[Zadanie A]: Czy możesz zapisać jako listę JSON ciągów znaków wiersze danych poniżej, od wiersza zawierającego „Could you tell me which of” aż do ostatniego wiersza danych włącznie? Każdy wiersz ma być osobnym elementem, a puste wiersze należy pominąć.

PDA

Zobacz pełną wersję : syf w nowym 30d



nero30
15-07-2006, 06:29
witam, w ostatnich dniach stałem sie posiadaczek nowego 30d, i od razu zauważyłem przy wysokiej przysłonie straszny syf na matrycy (chyba kurz) chciałem to usunąc przedmuchując gruszką (bez efektu)
pytanie: czy to normalne?? i jak z tym walczy??, dzięki za pomoc i pozdrawiam

gietrzy
15-07-2006, 08:22
witam, w ostatnich dniach stałem sie posiadaczek nowego 30d, i od razu zauważyłem przy wysokiej przysłonie straszny syf na matrycy (chyba kurz) chciałem to usunąc przedmuchując gruszką (bez efektu)
pytanie: czy to normalne?? i jak z tym walczy??, dzięki za pomoc i pozdrawiam
Szukaj nero30, szukaj nie gryzie, szukaj pomoże.
http://www.canon-board.info/showpost.php?p=52316&postcount=3

nero30
15-07-2006, 11:11
Szukaj nero30, szukaj nie gryzie, szukaj pomoże.
http://www.canon-board.info/showpost.php?p=52316&postcount=3
dzięki za podpowiedź, pytam jednak jeszcze czy to normalne w nowym aparacie!!!

piast9
15-07-2006, 11:23
dzięki za podpowiedź, pytam jednak jeszcze czy to normalne w nowym aparacie!!!
Czy ten aparat jest prosto z fabryki, niedotykany, zapakowany hermetycznie? Jeśli nie, to wszystko się może zdarzyć. A czyszczenie matrycy to chleb powszedni w dSLR także nie ma się czym przejmować. Grucha w rękę i do dzieła. ;)

nero30
15-07-2006, 22:13
dmuchałem, ale nie wiem jak daleko się można z gruchą posunąc:lol: aż do skutku?czy serwis?

KriSu
16-07-2006, 00:18
Nero30 nie przejmój sie tym tak bardzo bo nie jestes sam. Ja również po jakims tygodniu zauważyłem zasyfioną matrycę. Owszem, były małe problemy z wyczyszczeniem ale się udało. Jak masz zgrabne ;) ręce to żaden dla Ciebie problem.

Bananas
16-07-2006, 00:26
Ja u siebie zastosowałem tylko gruche innego sposobu nie znam, fakt mam dosyć dużą gruchę i dmuchałem pod kątem jak najbliżej matrycy, z małą gruszką może być gorzej. Tylko nie dotknij matrycy bo kicha.
I jeszcze jedno rzadnych wacików.

nero30
16-07-2006, 09:07
mam średnią gruchę:mrgreen: ale boję się zbliżyc ją do martycy, coś z tym zrobię może przemogę strach i jakoś to będzie:-D

krzys121
16-07-2006, 10:39
W swoim 350d, tez mialem z fabryki zasyfiona matryce, ale grucha (rozmiar 11 do lewatywy ;)) pomgola i do dzis jest najlepszym pogromca syfow.

[Zadanie B]: Dopisz dalszy ciąg wątku forum o kurzu na matrycy nowego aparatu, zaczynając po ostatnim pokazanym wpisie.

[Dostarczone dane]:
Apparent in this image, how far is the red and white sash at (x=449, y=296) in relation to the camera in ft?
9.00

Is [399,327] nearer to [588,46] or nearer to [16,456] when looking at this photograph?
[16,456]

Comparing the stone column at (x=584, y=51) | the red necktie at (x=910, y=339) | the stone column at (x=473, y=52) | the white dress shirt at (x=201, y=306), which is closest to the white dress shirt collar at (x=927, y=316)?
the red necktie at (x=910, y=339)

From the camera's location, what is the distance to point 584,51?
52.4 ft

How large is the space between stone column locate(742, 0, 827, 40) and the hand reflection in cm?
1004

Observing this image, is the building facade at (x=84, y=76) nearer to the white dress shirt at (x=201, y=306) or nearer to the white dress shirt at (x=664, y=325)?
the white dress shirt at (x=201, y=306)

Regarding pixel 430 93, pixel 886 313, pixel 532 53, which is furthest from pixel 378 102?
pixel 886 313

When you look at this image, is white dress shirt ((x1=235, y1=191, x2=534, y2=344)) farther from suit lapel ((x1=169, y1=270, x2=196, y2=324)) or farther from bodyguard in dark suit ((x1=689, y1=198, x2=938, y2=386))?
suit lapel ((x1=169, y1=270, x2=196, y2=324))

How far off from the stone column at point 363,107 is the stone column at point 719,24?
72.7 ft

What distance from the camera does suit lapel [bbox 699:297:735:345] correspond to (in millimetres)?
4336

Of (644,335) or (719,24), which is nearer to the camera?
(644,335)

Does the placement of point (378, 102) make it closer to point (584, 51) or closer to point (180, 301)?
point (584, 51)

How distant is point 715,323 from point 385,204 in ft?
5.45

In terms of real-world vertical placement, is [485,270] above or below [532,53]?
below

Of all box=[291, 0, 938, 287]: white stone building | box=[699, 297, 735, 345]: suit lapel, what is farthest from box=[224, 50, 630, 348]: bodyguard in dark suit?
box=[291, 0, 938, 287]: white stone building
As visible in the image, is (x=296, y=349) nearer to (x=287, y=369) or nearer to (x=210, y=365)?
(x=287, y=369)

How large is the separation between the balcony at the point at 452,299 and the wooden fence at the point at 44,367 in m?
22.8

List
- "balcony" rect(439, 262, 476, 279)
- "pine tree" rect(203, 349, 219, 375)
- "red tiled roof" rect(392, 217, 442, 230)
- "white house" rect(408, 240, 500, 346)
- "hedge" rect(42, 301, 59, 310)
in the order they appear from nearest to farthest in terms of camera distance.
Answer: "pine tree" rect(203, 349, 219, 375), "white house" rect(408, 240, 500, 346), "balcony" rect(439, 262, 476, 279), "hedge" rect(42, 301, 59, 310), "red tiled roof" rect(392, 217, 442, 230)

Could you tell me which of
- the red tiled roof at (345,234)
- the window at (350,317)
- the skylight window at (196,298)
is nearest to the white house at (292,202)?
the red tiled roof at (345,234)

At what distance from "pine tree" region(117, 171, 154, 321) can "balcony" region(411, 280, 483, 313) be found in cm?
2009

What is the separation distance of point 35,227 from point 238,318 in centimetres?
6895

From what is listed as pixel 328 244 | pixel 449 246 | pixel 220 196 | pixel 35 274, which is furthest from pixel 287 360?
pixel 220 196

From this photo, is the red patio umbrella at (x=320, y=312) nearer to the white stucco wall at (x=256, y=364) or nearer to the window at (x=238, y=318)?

[Odpowiedź A]:
[
  "Could you tell me which of",
  "- the red tiled roof at (345,234)",
  "- the window at (350,317)",
  "- the skylight window at (196,298)",
  "is nearest to the white house at (292,202)?",
  "the red tiled roof at (345,234)",
  "At what distance from \"pine tree\" region(117, 171, 154, 321) can \"balcony\" region(411, 280, 483, 313) be found in cm?",
  "2009",
  "What is the separation distance of point 35,227 from point 238,318 in centimetres?",
  "6895",
  "From what is listed as pixel 328 244 | pixel 449 246 | pixel 220 196 | pixel 35 274, which is furthest from pixel 287 360?",
  "pixel 220 196",
  "From this photo, is the red patio umbrella at (x=320, y=312) nearer to the white stucco wall at (x=256, y=364) or nearer to the window at (x=238, y=318)?"
]

[Odpowiedź B]:
Robert Dy
16-07-2006, 16:21
Witam,

W moim nowym 30D było kilka syfów od nowości. Widoczne przy f11. Na początku kupiłem na Allegro gruchę HAMA. Pomogło, największe paprochy zniknęły, ale efekt mnie nieco rozczarował.

Poczytałem:
http://canon-board.info/showthread.php?t=4335&highlight=czyszczenie
http://www.canon-board.info/showpost.php?p=52316&postcount=3

W sklepie dla plastyków kupiłem pędzel nylonowy 10mm. Zgodnie z zaleceniem dzień przed czyszczeniem pędzel umyłem dokładnie w płynie do naczyń i pozostawiłem do wyschnięcia.

Po operacji pędzel na sucho + grucha + zdjęcia kontrolne czystego nieba uzyskałem akceptowalny efekt przy f16. Powyżej tej wartości, przy dokładnym wpatrywaniu się zauważyłem trzy drobinki ale tych już nie ruszam.
Dalsze czyszczenie nic nie zmienia a czasami pogarsza osiągnięty już efekt. Sądzę że jest to kres moich umiejętności.

Zdjęcia robię z max f.11. Po wyczyszczeniu matrycy do f.14 zdjęcia nieba są idealne.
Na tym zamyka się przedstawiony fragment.